Karena mobilisasi pangan di Buru mengandalkan aliran sungai, keadaannya memburuk seiring muka air surut. Apa boleh buat, beberapa tapol mesti mengangkut berkwintal beras dalam jarak 3,5 kilometer. Sementara, kualitas dan kuantitas pangan juga cepat susut. Para tapol ini juga kebanyakan orang kota yang tak terbiasa bekerja fisik. Banyak di antara mereka adalah pekerja seni, pengajar di kampus, ilmuwan, penulis dan semacamnya. Namun di Pulau Buru, mereka mesti membersihkan hutan, mengolah ladang, menanam tanaman pangan, dan sebagainya—ya, kerja paksa. 

Begitu juga Pram. Karena ia kerja terlalu berat dan hujan kerap turun, dengan cepat kesehatan dan berat badannya anjlok.
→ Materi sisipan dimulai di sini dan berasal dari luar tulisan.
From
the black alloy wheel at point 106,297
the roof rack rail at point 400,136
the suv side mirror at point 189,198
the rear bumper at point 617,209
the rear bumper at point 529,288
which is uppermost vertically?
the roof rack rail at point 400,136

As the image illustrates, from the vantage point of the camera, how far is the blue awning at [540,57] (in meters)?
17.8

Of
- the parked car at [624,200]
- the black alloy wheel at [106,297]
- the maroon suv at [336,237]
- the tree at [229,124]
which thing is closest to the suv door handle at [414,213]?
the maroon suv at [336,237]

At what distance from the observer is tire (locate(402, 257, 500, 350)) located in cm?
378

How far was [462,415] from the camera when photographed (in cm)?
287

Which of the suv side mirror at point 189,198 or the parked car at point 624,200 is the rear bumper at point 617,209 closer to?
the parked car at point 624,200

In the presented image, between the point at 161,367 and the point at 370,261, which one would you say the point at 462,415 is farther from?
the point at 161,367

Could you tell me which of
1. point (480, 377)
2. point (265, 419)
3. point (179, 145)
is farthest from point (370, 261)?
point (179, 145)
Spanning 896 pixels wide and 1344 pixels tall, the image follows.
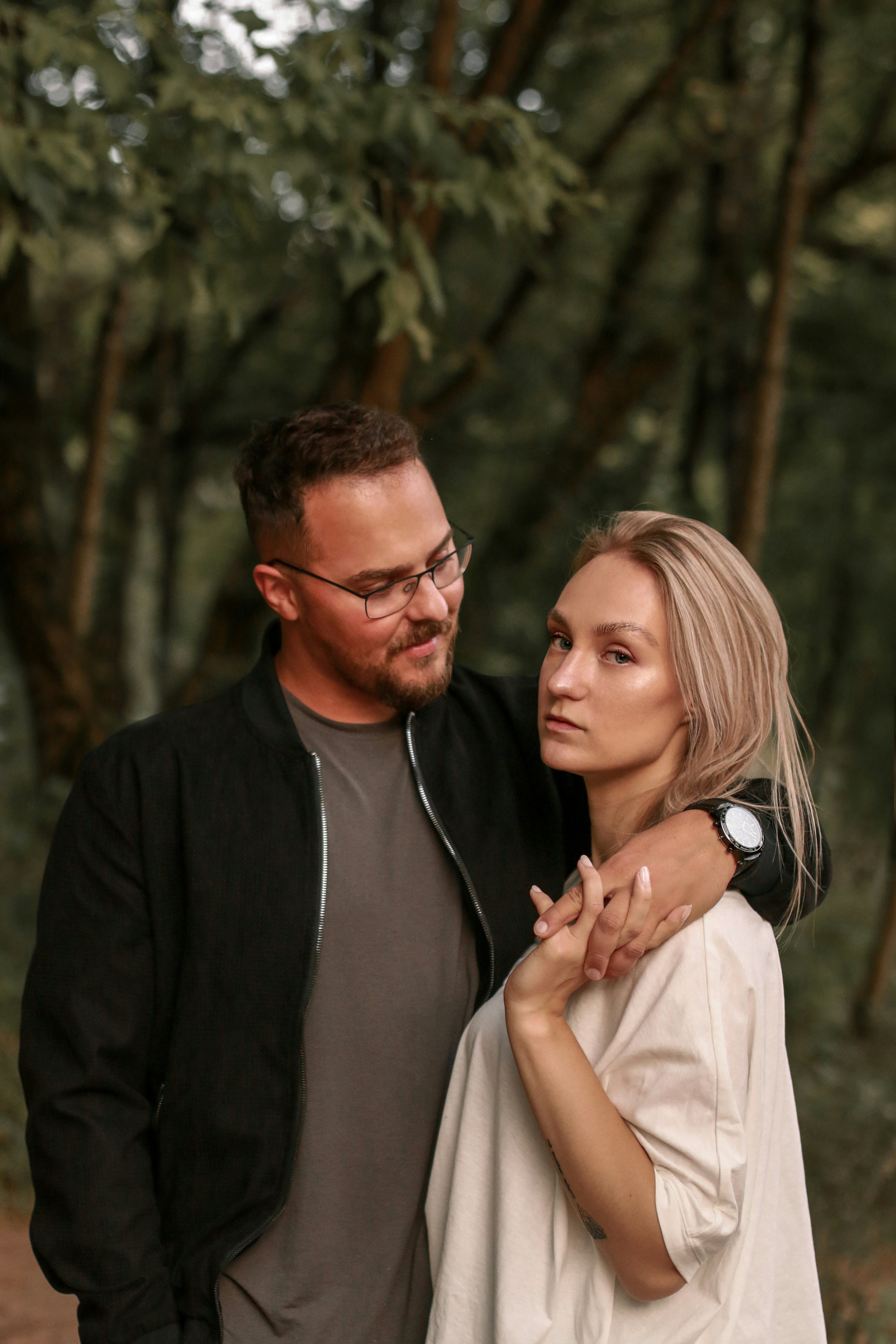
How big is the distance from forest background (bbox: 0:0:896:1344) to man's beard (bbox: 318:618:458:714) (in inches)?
51.6

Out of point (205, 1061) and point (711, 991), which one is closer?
point (711, 991)

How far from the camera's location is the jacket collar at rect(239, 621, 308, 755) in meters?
2.28

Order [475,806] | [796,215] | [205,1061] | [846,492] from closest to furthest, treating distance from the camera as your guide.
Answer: [205,1061] < [475,806] < [796,215] < [846,492]

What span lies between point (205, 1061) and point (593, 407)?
22.3 ft

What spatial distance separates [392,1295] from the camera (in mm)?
2109

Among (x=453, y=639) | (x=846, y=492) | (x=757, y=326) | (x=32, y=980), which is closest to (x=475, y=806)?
(x=453, y=639)

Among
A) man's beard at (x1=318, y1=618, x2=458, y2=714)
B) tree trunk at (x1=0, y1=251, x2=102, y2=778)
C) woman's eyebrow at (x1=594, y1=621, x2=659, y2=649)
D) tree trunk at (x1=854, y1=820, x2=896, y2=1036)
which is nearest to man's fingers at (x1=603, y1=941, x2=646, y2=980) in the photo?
woman's eyebrow at (x1=594, y1=621, x2=659, y2=649)

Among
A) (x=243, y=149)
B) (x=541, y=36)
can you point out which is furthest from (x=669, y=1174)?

Perutnya mulai dibobol penyakit; tiap usai makan dia buru-buru ke jamban. Untuk sekadar bangkit dari jongkok usai berak saja ia kepayahan. Ditambah ia seorang pemilih pangan. Kondisi paling minimum bagi seorang penulis. 
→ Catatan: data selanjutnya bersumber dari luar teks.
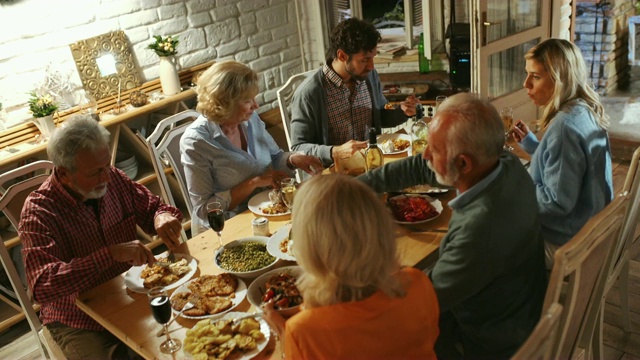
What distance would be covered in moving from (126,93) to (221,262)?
1.90 meters

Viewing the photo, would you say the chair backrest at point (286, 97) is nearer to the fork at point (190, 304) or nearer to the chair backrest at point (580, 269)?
the fork at point (190, 304)

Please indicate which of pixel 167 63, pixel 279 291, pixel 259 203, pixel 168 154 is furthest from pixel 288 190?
pixel 167 63

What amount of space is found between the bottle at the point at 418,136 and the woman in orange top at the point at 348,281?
1.26m

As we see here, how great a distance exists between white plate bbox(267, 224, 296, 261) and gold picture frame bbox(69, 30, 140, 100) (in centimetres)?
184

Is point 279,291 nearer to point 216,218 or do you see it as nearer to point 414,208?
point 216,218

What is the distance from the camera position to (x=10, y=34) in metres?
A: 2.84

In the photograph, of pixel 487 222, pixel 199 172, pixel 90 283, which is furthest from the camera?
pixel 199 172

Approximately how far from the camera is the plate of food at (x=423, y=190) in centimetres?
204

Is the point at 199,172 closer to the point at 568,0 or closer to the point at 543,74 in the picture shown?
the point at 543,74

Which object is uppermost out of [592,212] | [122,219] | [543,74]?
[543,74]

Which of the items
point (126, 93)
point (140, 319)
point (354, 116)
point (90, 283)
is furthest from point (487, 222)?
point (126, 93)

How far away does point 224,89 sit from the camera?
2236mm

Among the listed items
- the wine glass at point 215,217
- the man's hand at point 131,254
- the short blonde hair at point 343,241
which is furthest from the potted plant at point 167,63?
the short blonde hair at point 343,241

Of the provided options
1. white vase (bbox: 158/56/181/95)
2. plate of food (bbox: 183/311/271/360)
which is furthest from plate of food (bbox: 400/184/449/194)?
white vase (bbox: 158/56/181/95)
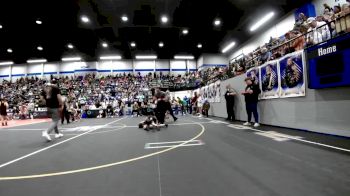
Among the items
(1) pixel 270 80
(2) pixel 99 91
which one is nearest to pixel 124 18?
(1) pixel 270 80

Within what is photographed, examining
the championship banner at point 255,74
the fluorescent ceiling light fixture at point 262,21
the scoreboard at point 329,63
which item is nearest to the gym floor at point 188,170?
the scoreboard at point 329,63

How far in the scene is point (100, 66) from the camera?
36.1 metres

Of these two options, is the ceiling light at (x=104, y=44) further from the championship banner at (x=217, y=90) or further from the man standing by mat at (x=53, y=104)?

Boleh jadi berat badanku telah hilang sepuluh kilogram. Kekurusanku melebihi di masa pendudukan Jepang yang waktu itu sudah aku anggap sebagai titik terdalam.” (NSSB I, h. 64) Sementara kesehatannya memburuk, jatah bulgur pun ikutan merosot. Bulgur itu kadang bergumpal, berjamur, tak jarang juga bercampur dengan lempeng karat kapal.

Baca juga:

Dalam kondisi pangan yang sudah sedemikian buruk, Pram paksa dirinya untuk “dapat melahap sembarang daging” mengikuti kawan-kawannya. Ia pun menyantap “segala macam daging yang disediakan bumi ini”. Ia mulai makan tikus saat membersihkan alang-alang, telur kadal, hingga ular, katanya “daging itu menjadi lebih enak bila digoreng dengan lemaknya sendiri” (NSSB I, p. 67). Tampaknya, hanya daging anjing liar dan ulat sagu mentah yang masih bikin Pram gentar. Semua itu “untuk tidak punah karena turunnya gizi, kwalitas dan kwantitas makanan […] protein hewani penghuni pada[ng –sic.] rumput harus dimanfaatkan.” (NSSB I, h. 66)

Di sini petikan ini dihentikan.